** Instructions for the task **
Rewrite the lines below, replacing "ski lift cable" with "chairlift cable" wherever it appears and leaving everything else unchanged.

** Data extract **
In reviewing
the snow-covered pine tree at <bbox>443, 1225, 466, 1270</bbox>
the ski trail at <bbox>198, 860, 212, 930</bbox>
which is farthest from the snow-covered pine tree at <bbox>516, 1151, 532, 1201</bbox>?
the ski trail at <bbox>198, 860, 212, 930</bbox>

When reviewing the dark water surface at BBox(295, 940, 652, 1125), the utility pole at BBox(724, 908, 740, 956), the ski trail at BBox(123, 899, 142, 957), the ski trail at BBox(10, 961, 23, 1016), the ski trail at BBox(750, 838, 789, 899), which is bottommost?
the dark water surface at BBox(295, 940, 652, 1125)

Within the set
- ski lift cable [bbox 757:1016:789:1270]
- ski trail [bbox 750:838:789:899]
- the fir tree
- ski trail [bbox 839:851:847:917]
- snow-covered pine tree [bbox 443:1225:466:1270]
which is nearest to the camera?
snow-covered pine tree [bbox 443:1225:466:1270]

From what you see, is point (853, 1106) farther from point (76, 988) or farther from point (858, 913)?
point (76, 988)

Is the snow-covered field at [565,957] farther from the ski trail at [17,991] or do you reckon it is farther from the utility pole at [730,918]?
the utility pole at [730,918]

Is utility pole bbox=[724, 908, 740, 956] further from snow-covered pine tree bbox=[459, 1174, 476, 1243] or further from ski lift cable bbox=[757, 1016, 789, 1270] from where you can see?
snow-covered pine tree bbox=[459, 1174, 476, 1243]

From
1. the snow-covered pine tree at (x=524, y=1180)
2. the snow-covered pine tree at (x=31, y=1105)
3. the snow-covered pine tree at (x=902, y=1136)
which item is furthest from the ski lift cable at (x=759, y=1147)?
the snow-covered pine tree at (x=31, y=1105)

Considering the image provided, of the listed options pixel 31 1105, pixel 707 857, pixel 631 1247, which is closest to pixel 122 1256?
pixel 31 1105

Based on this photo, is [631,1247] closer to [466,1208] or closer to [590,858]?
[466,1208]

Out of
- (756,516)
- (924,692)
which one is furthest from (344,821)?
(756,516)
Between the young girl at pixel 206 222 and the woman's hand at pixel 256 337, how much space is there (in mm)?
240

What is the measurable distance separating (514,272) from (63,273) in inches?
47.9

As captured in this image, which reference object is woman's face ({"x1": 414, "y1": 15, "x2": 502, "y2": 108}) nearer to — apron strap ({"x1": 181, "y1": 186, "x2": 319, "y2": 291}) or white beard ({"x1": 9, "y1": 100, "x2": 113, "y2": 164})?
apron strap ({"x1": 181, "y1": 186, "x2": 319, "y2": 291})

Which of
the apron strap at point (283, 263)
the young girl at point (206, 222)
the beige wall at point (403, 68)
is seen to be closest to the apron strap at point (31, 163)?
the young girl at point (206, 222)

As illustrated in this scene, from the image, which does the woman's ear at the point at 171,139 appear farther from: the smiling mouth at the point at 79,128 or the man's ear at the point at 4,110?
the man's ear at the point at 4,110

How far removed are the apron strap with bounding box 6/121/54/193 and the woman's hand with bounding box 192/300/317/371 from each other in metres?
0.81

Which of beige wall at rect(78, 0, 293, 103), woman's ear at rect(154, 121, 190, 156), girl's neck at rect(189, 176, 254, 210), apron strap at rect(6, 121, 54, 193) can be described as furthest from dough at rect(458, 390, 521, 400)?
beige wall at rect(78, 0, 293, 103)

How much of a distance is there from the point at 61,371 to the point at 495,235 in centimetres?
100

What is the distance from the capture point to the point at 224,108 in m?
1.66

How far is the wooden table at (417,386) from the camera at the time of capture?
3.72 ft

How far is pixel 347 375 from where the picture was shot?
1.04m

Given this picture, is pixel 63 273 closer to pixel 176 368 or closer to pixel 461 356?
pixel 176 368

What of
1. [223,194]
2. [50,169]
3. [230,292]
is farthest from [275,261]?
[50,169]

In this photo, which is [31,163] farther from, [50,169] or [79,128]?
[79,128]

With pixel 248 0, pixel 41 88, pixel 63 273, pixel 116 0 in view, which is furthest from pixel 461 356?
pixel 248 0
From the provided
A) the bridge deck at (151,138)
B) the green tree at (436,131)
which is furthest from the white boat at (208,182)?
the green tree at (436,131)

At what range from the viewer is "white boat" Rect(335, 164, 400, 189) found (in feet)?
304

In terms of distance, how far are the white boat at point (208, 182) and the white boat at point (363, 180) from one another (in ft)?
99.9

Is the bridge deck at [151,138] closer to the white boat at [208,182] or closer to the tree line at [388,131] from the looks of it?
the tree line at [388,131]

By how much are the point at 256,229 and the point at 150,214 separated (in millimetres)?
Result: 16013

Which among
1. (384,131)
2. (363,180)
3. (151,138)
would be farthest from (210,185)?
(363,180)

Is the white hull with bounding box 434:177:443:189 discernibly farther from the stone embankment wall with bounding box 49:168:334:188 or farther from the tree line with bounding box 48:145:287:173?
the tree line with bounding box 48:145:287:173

** Result of this task **
In reviewing
the snow-covered pine tree at <bbox>443, 1225, 466, 1270</bbox>
the ski trail at <bbox>198, 860, 212, 930</bbox>
which is farthest from the snow-covered pine tree at <bbox>516, 1151, 532, 1201</bbox>?
the ski trail at <bbox>198, 860, 212, 930</bbox>

When reviewing the dark water surface at BBox(295, 940, 652, 1125), the utility pole at BBox(724, 908, 740, 956), the ski trail at BBox(123, 899, 142, 957), the ski trail at BBox(10, 961, 23, 1016), the ski trail at BBox(750, 838, 789, 899), which is bottommost?
the dark water surface at BBox(295, 940, 652, 1125)

Within the set
- chairlift cable [bbox 757:1016:789:1270]
- ski trail [bbox 750:838:789:899]
- the fir tree
- ski trail [bbox 839:851:847:917]
- snow-covered pine tree [bbox 443:1225:466:1270]
which is nearest to the camera?
snow-covered pine tree [bbox 443:1225:466:1270]

From what you see, is point (853, 1106) farther from point (76, 988) or farther from point (858, 913)?
point (76, 988)

Is the snow-covered field at [565,957] farther from the ski trail at [17,991] or do you reckon it is farther from the utility pole at [730,918]?
the utility pole at [730,918]

Is utility pole bbox=[724, 908, 740, 956] further from snow-covered pine tree bbox=[459, 1174, 476, 1243] or further from chairlift cable bbox=[757, 1016, 789, 1270] from where you can see?
snow-covered pine tree bbox=[459, 1174, 476, 1243]

From
1. the snow-covered pine tree at (x=524, y=1180)
2. the snow-covered pine tree at (x=31, y=1105)
3. the snow-covered pine tree at (x=902, y=1136)
which item is furthest from the chairlift cable at (x=759, y=1147)?
the snow-covered pine tree at (x=31, y=1105)

Considering the image provided, of the listed options pixel 31 1105, pixel 707 857, pixel 631 1247, which is closest to pixel 122 1256?
pixel 31 1105

Based on this photo, is [631,1247] closer to [466,1208] or closer to [590,858]?
[466,1208]

Out of
- (756,516)
- (924,692)
which one is furthest from (344,821)?
(756,516)
Between the young girl at pixel 206 222 and the woman's hand at pixel 256 337, how much space is there (in mm)?
240

What is the measurable distance separating (514,272) from (63,273) in inches?
47.9

As captured in this image, which reference object is woman's face ({"x1": 414, "y1": 15, "x2": 502, "y2": 108}) nearer to — apron strap ({"x1": 181, "y1": 186, "x2": 319, "y2": 291}) or white beard ({"x1": 9, "y1": 100, "x2": 113, "y2": 164})?
apron strap ({"x1": 181, "y1": 186, "x2": 319, "y2": 291})

Which of
the apron strap at point (283, 263)
the young girl at point (206, 222)
the beige wall at point (403, 68)
is seen to be closest to the apron strap at point (31, 163)?
the young girl at point (206, 222)

As illustrated in this scene, from the image, which does the woman's ear at the point at 171,139 appear farther from: the smiling mouth at the point at 79,128 or the man's ear at the point at 4,110?
the man's ear at the point at 4,110

How far removed are the apron strap with bounding box 6/121/54/193 and the woman's hand with bounding box 192/300/317/371 from each other in metres?
0.81

Which of beige wall at rect(78, 0, 293, 103), woman's ear at rect(154, 121, 190, 156), girl's neck at rect(189, 176, 254, 210), apron strap at rect(6, 121, 54, 193) can be described as furthest from dough at rect(458, 390, 521, 400)?
beige wall at rect(78, 0, 293, 103)

How much of a distance is there from the point at 61,371 to the point at 495,235 in centimetres?
100

What is the distance from the capture point to the point at 224,108 in m?
1.66

How far is the wooden table at (417,386) from the camera at the time of capture?
3.72 ft

How far is pixel 347 375 from where the picture was shot?
1.04m

Given this picture, is pixel 63 273 closer to pixel 176 368 or closer to pixel 461 356?
pixel 176 368

What of
1. [223,194]
2. [50,169]
3. [230,292]
is farthest from [275,261]?
[50,169]

In this photo, which is [31,163] farther from, [50,169] or [79,128]?
[79,128]

With pixel 248 0, pixel 41 88, pixel 63 273, pixel 116 0 in view, which is furthest from pixel 461 356?
pixel 248 0
From the provided
A) the bridge deck at (151,138)
B) the green tree at (436,131)
which is furthest from the white boat at (208,182)?
the green tree at (436,131)

At what range from the viewer is "white boat" Rect(335, 164, 400, 189) found (in feet)?
304

In terms of distance, how far are the white boat at point (208, 182) and the white boat at point (363, 180) from one another (in ft)?
99.9

Is the bridge deck at [151,138] closer to the white boat at [208,182] or closer to the tree line at [388,131] from the looks of it?
the tree line at [388,131]

By how much are the point at 256,229 and the point at 150,214 separated (in millimetres)?
Result: 16013

Which among
1. (384,131)
2. (363,180)
3. (151,138)
would be farthest from (210,185)?
(363,180)

Is the white hull with bounding box 434:177:443:189 discernibly farther from the stone embankment wall with bounding box 49:168:334:188 or farther from the tree line with bounding box 48:145:287:173?
the tree line with bounding box 48:145:287:173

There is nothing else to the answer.